* _Written instruction A_
Which lines of the records contain the string "closer"? List every one of them in full, treating uppercase and lowercase as different.

* _Given passage_
Graphic depicting LEO satellites around the globe (Credits: NASA).

A group of German hackers from Stuttgart is aspiring to build an independent, fully operational space program, in order to provide uncensored internet to users all over the world. The Hackerspace Global Grid (HGG) is an attempt to form a “Hacker Space Program” and was founded by hackers, tinkerers, and part time scientists interested in the technological aspects of such a project. Participants were inspired by a call to action at the Chaos Communication Camp in August 2011 by hacker activist Nick Farr. Although Farr was motivated by legislation enabling censorship from governments and corporations, such as the Stop Online Piracy Act (SOPA), HGG has distanced itself from anti-SOPA activity. HGG’s goal is to provide satellite based communication to the hacker community and to put a hacker on the Moon by 2034. Their plan consists of building a distributed network of ground stations  with the first goal being to  build the necessary network system software and infrastructure and achieve accurate synchronization. HGG plans to provide the ground stations for only 100 euros, and to deploy three of them in 2012. Initially HGG plans to utilize already orbiting satellites, such as the independent satellites used by ham radio operators.

HGG members working in SHACK in Stuttgart (Credits: Agence Ecofin).

[Dataset items]
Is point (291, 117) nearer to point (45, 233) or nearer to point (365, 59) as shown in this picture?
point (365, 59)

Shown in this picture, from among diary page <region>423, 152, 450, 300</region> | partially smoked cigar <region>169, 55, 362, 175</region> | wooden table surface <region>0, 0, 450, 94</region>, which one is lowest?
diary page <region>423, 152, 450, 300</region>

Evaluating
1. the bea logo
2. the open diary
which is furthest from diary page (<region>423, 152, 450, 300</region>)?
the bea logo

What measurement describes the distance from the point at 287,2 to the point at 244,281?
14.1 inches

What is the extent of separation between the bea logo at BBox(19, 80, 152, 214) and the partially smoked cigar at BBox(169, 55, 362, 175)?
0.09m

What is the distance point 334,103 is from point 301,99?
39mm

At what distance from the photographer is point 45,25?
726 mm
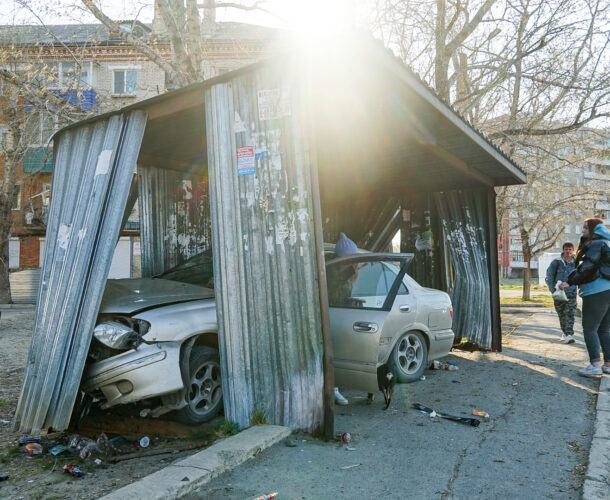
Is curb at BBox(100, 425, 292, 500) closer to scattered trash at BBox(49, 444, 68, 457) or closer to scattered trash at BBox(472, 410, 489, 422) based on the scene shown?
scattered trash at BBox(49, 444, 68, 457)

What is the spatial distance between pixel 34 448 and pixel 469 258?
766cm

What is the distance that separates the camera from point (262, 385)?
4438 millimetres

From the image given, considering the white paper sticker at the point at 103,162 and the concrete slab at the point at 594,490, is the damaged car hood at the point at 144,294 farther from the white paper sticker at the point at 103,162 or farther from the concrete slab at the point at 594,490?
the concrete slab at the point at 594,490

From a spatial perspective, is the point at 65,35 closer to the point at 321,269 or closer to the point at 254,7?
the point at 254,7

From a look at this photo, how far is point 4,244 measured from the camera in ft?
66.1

...

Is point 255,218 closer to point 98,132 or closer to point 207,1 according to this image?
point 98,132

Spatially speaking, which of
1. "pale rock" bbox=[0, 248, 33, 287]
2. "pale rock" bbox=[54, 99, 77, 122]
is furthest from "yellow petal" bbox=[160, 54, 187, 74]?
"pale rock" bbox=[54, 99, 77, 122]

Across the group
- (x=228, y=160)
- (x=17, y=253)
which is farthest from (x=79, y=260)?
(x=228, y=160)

* _Written instruction B_
Can you condense the paragraph of the hacker space program article that begins "A group of German hackers from Stuttgart" into a short bulleted list that keeps its main facts?

* _Written reply A_
Is curb at BBox(100, 425, 292, 500) closer to scattered trash at BBox(49, 444, 68, 457) or closer to scattered trash at BBox(472, 410, 489, 422) based on the scene shown?
From a spatial perspective, is the point at 65,35 closer to the point at 321,269 or closer to the point at 254,7?
Is point 255,218 closer to point 98,132 or closer to point 207,1 according to this image?

* _Written reply B_
- The Hackerspace Global Grid (HGG), a group of hackers, tinkerers, and part-time scientists from Stuttgart, Germany, wants to build an independent "Hacker Space Program" that provides uncensored internet worldwide.
- Members were inspired by hacker activist Nick Farr's call to action at the Chaos Communication Camp in August 2011.
- Farr was motivated by censorship legislation such as SOPA, but HGG has distanced itself from anti-SOPA activity.
- HGG aims to provide satellite-based communication to the hacker community and to put a hacker on the Moon by 2034.
- The plan calls for a distributed network of ground stations. The first step is building the network software and infrastructure and achieving accurate synchronization.
- Each ground station is meant to cost only 100 euros, and three are to be deployed in 2012.
- At first, HGG intends to use satellites already in orbit, such as those used by ham radio operators.